2001 Sociétés Revue des Sciences Humaines et Sociales Contributions

Le sous-sol et la salle obscure

Philippa Launay (CEAQ, Paris V)
« I’m not more intelligent that I appear»
Andy Warhol
En 1967, Andy Warhol parle de cinéma et dit qu’il préfère les films américains parce qu’il aime leur surface (« their surface are great »). Il dit tout voir en terme de « braille mental». Il n’écoute pas les mots mais leur texture, il passe ses mains sur la surface des choses.
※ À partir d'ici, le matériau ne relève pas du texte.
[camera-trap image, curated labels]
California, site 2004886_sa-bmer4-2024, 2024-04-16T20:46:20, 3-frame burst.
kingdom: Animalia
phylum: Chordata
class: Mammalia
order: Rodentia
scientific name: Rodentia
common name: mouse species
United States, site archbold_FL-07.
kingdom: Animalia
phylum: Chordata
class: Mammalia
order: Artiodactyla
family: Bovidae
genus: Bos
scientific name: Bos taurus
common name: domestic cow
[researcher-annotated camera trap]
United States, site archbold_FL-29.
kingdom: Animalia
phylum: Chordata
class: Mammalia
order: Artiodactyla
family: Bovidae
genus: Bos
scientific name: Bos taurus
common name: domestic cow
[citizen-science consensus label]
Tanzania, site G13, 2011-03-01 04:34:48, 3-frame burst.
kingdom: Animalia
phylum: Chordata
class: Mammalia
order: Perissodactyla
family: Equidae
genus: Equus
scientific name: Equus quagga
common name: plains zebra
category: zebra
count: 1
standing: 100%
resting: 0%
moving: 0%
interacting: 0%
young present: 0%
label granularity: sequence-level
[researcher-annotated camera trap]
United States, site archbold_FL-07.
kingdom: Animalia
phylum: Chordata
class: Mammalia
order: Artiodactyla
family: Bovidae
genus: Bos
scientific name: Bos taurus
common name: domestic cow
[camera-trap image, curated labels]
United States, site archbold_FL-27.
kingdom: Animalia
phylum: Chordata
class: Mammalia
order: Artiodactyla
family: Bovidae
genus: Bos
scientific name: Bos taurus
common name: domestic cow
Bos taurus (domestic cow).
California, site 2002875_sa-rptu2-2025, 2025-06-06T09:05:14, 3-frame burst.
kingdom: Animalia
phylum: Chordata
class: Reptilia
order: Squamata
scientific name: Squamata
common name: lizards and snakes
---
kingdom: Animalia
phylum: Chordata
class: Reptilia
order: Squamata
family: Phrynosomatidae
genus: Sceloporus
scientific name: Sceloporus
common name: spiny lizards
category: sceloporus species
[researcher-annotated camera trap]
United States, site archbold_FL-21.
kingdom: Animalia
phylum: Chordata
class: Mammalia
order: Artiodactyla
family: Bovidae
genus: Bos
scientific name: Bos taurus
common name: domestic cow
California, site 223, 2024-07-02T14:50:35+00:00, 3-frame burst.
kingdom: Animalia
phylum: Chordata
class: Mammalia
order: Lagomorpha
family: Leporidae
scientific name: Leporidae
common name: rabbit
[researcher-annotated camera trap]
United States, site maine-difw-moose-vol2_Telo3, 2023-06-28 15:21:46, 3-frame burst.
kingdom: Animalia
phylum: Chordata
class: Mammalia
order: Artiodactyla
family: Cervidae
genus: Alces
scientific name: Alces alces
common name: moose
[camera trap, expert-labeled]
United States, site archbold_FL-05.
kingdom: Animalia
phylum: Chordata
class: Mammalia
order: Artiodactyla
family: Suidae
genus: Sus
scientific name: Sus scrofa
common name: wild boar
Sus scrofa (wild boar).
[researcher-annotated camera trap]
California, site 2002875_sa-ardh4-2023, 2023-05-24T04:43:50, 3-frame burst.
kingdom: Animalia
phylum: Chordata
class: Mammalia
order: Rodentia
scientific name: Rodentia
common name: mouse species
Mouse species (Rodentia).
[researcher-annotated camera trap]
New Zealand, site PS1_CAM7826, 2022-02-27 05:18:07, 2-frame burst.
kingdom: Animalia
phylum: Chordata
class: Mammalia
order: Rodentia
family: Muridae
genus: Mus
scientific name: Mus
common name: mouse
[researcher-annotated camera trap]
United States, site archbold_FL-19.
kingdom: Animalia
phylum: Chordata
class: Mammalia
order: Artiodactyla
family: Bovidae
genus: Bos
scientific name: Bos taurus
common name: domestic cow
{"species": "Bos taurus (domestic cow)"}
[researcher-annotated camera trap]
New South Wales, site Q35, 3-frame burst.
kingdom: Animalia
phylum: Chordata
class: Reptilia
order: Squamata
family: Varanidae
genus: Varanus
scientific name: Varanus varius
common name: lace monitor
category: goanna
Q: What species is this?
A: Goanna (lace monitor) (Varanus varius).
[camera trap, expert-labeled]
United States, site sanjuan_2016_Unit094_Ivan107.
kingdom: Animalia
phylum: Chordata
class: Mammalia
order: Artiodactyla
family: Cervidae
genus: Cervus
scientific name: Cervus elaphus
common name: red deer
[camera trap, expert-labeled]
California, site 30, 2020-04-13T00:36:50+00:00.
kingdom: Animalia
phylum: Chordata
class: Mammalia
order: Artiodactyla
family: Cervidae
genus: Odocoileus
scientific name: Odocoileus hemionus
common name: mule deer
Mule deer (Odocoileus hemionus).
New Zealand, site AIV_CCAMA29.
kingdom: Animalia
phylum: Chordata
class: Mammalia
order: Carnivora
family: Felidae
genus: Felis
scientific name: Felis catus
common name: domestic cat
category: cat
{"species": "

L’underground, dont on a entendu parler à propos de Warhol et de ses films, concernerait en fait… la surface. On parle de cinéma underground comme on parle de cinéma expérimental ou indépendant. Les prédécesseurs du mouvement sont sans aucun doute Bunuel et Dali avec Un Chien Andalou. La scène de l’œil dans lequel s’enfonce une lame de rasoir est restée célèbre, elle montre comment on perce une surface lisse. C’est avec l’œil que commence la fascination. Warhol se dit fasciné par le monde, médusé par sa brillance. La scène de l’œil s’en prend à cette surface de fascination. L’œil opératoire-opéré du Chien Andalou impressionne parce qu’il abolit tout regard. Ce n’est plus un œil qui perce la réalité, mais la réalité qui entre dans l’œil.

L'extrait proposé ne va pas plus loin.